One of the famous (although often
neglected in the instructional program) problem- solving techniques is to
consider the pigeonhole principle which is a powerful tool used in
combinatorial math. In its simplest form, the
pigeonhole principle states that if more than n pigeons are placed into n pigeonholes, some pigeonhole must contain more than one
pigeon. If you have k+1 objects that
must be put into k holes, then there will be at least one hole with 2 or
more objects in it. While the principle is evident, its
implications are astounding. The reason is that the principle proves the
existence (or impossibility) of a particular phenomenon.

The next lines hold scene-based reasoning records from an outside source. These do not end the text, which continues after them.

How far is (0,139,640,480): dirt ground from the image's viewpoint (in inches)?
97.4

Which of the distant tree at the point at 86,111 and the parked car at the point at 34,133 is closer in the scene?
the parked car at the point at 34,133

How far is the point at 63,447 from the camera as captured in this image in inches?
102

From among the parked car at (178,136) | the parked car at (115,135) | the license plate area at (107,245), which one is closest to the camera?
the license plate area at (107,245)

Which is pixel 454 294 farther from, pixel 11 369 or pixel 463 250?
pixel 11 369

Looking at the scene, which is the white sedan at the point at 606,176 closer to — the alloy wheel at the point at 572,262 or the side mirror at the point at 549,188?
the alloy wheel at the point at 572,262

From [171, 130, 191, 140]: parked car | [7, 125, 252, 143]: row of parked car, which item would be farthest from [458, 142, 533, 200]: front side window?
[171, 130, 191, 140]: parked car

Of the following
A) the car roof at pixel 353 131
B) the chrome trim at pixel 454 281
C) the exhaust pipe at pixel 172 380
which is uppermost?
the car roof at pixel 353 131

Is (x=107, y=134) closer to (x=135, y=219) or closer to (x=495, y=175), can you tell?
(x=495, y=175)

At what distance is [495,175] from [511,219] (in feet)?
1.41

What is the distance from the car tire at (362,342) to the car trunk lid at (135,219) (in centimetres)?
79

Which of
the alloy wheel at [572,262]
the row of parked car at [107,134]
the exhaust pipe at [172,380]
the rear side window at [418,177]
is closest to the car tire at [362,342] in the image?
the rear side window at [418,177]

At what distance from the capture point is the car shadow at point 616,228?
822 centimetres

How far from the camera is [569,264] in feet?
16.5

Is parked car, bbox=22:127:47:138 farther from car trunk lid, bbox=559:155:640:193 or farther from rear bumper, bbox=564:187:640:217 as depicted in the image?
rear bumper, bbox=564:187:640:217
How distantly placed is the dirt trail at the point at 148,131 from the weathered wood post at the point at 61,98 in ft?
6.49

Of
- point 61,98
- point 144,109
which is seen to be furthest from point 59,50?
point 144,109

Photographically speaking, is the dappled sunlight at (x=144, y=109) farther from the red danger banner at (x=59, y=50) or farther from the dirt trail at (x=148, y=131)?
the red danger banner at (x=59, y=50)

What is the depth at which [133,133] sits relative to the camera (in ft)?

There are 50 teachers’ letterboxes in the school’s general office. One day the letter carrier delivers 151 pieces of mail for the teachers. After all the letters have been distributed, one mailbox has more letters than any other mailbox. What is the smallest number of letters it can have?
Some have a tendency to “fumble around”
aimlessly with this sort of problem, usually not knowing where to start.
Sometimes, guess and test may work here. However, the advisable approach for a
problem of this sort is to consider extremes. Naturally, it is possible for one
teacher to get all the delivered mail, but this is not guaranteed.
To best assess this situation, we shall
consider the extreme case, where the mail is as evenly distributed as possible.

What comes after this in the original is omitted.